Description of how to prepare silica particles for the extraction of nucleic acids.
This protocol describes the preparation of Silica particles for the extraction of nucleic acids. DNA and RNA bind efficiently to acid-washed Silica particles (Boom et al., 1990).
This procedure rescues the nucleic acids from the main part of debris and interfering agents in serum and organ materials. The current method is used at DTU Vet (Oleksiewicz et al., 1998)
Principle Silica particles are sedimented twice in water, to remove the particles with a suboptimal size. Finally HCl is added to the suspension.
- This procedure involves 32% HCl Risks involved: C; R-34, R-37
- No virus is used in this procedure, however, it is essential to perform the procedure in a clean area.
- Waste treatment All waste from this procedure can be disposed of without further precautions.
- Silica particles
- Milli-Q water
- 32% HCl.
- Weigh 60 grams of Silica particles and add to a cylindrical glass tube (27.6 cm x 5 cm).

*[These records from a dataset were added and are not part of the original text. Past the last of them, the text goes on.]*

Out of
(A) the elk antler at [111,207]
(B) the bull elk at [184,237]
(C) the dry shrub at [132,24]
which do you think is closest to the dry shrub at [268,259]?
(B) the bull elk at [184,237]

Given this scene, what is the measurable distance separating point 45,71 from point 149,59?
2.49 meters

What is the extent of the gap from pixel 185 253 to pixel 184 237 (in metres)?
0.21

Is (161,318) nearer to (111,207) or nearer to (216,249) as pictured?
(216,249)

- Add Milli-Q water to a total volume of 500 ml.
- Seal with parafilm and turn the glass tube several times until Silica particles are in suspension.

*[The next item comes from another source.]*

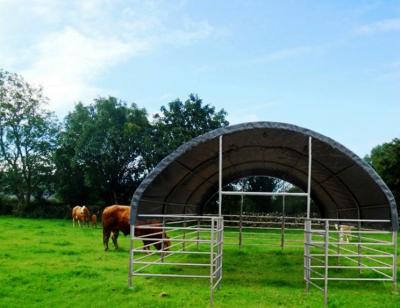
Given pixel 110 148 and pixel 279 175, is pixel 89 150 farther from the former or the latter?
pixel 279 175

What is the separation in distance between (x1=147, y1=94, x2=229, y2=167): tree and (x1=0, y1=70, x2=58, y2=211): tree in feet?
34.5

- Leave to sediment 24 hours at RT.
- Pour carefully (or use suction) 440 ml supernatant off.
- Resuspend by adding Milli-Q water to 500 ml and turning the glass tube several times until Silica particles are in suspension.
- Leave to sediment for 5 hours at RT.
- Use suction to remove 440 ml supernatant. Leave 60 ml of residual volume, this will contain aproximately 50 vol% Silica. - Shake well and add 600 µl 32% HCl.
- Keep the stock in a high density polyethylene or glass bottle in the dark at RT, sealed with parafilm to reduce evaporation. This stock will keep for years.
- Make 200-500 µl aliquots in Eppendorf tubes for everyday use. Mark date of stock production.
- Vortex thoroughly before use. Is it essential that the Silica is in suspension before use.